La prima nascita in tutto il mondo dopo la crioconservazione e lo scongelamento degli embrioni risale al 1983, ma solo nel 2009 la tecnica della vitrificazione ha iniziato a essere utilizzata in Spagna. Tuttavia, nel 2006 è stata approvata la legge 14/2006, che attualmente regola il funzionamento e l’amministrazione di queste banche.

Questa legge (14/2006) stabilisce che l’uso di ovociti e tessuti ovarici crioconservati richiede l’autorizzazione preventiva dell’autorità sanitaria competente e che possono essere utilizzati quando le condizioni mediche lo consentono. I pre-embrioni rimasti dall’applicazione delle tecniche di fecondazione in vitro (FIV) che non vengono trasferiti alla donna in un ciclo riproduttivo possono essere crioconservati in banche autorizzate a questo scopo.

Questa conservazione può essere prolungata fino a quando il personale medico, con il parere favorevole di specialisti indipendenti esterni al centro corrispondente, non ritiene che il ricevente non soddisfi i requisiti clinicamente adeguati per la pratica della tecnica di riproduzione assistita. Questi pre-embrioni possono anche essere donati dai pazienti stessi alla clinica per scopi riproduttivi, per altri pazienti che hanno problemi di fertilità e non sono in grado di produrre embrioni o per la ricerca; questo è noto come adozione di embrioni.

L’uso di questi pre-embrioni, sperma o ovociti richiede un consenso informato debitamente certificato. Nel caso di preembrioni, almeno ogni due anni, la coppia o la donna genitore deve essere invitata a rinnovare o modificare il consenso precedentemente firmato.
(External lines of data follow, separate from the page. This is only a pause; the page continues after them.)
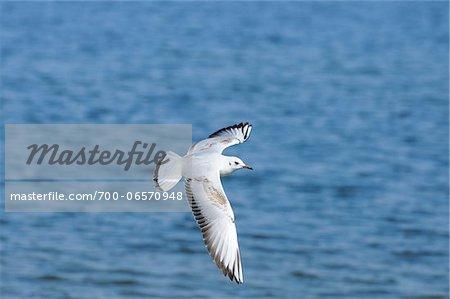 Black-headed Gull in Flight, Lake Chiemsee, Bavaria, Germany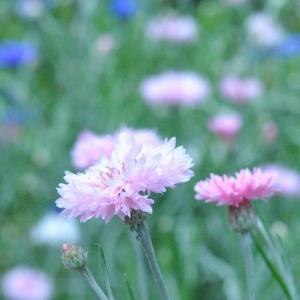 散歩道 谷端川緑地に早咲きのコスモスがもう咲いています  50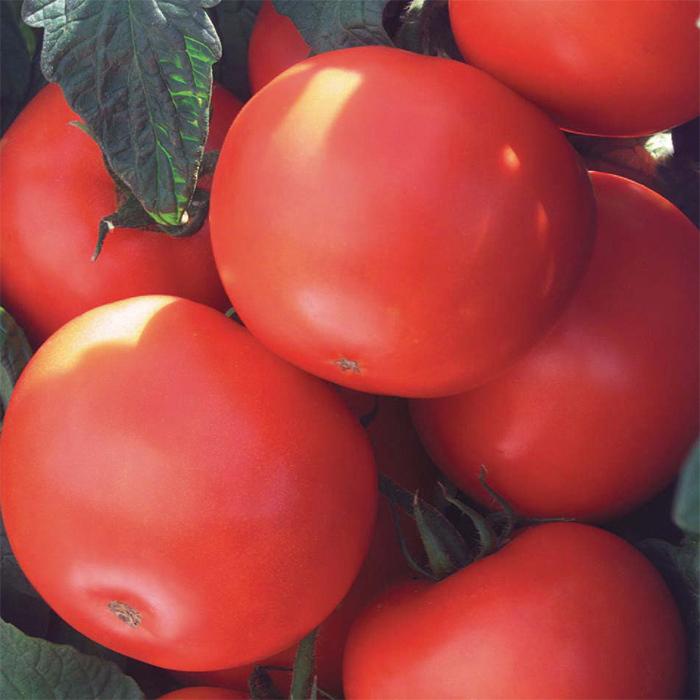 Biltmore Hybrid Tomato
Se per due rinnovi consecutivi non è possibile ottenere la firma della donna o del partner genitore, i pre-embrioni restano a disposizione dei centri in cui vengono crioconservati, che possono utilizzarli per uno qualsiasi dei suddetti scopi, mantenendo i requisiti stabiliti di riservatezza e anonimato, nonché la gratuità e l’assenza di scopo di lucro.

La legge stabilisce inoltre che i centri di procreazione assistita che procedono alla crioconservazione di gameti o pre-embrioni umani devono avere una assicurazione o garanzia finanziaria garantire la loro solvibilità per risarcire finanziariamente le coppie in caso di incidente che influisca sulla crioconservazione, a condizione che siano state rispettate le procedure e le scadenze per il rinnovo del consenso informato. (Art.11,7 Legge 14/2006).

Gli embrioni in banca non devono rimanere crioconservati a tempo indeterminato. Di seguito presenteremo le alternative che esistono per l’utilizzo di questi embrioni congelati:

a) Uso da parte della donna stessa o del suo coniuge. La Legge 14/2006 stabilisce che l’età massima di mantenimento è determinata dalle capacità ginecologiche della paziente. Inoltre, occorre tenere presente che le cliniche di solito fissano un limite di età etico.

b) Donazione a scopo riproduttivo. Secondo la legge, l’età massima dei donatori è fissata a 35 anni per le donne e a 50 anni per gli uomini. Inoltre, si stabilisce che devono soddisfare una serie di requisiti fisici e psicologici per essere idonei alla donazione. La legge stabilisce anche che non ci possono essere più di 6 nati vivi per donatore.

c) Donazione a scopo di ricerca. Per essere utilizzato a questo scopo, deve esistere un progetto approvato dai comitati etici del centro stesso, del Ministero dell’Istruzione e della Scienza e del CNRHA (Comitato Nazionale per la Riproduzione Umana Assistita, anch’esso creato da questa legge) e deve soddisfare determinati requisiti:

– Tale ricerca deve essere conforme ai principi etici e al regime giuridico applicabile e deve soddisfare i principi di pertinenza, fattibilità e adeguatezza del gruppo di ricerca e dell’istituzione in cui si svolgerà la ricerca.

– Deve basarsi su un progetto di ricerca autorizzato dall’autorità statale o regionale competente, con una relazione favorevole della Commissione di garanzia per la donazione e l’uso di cellule e tessuti umani.

(d) la cessazione della loro detenzione per nessun altro uso. Questo vale solo dopo la scadenza del periodo massimo di conservazione previsto dalla legge.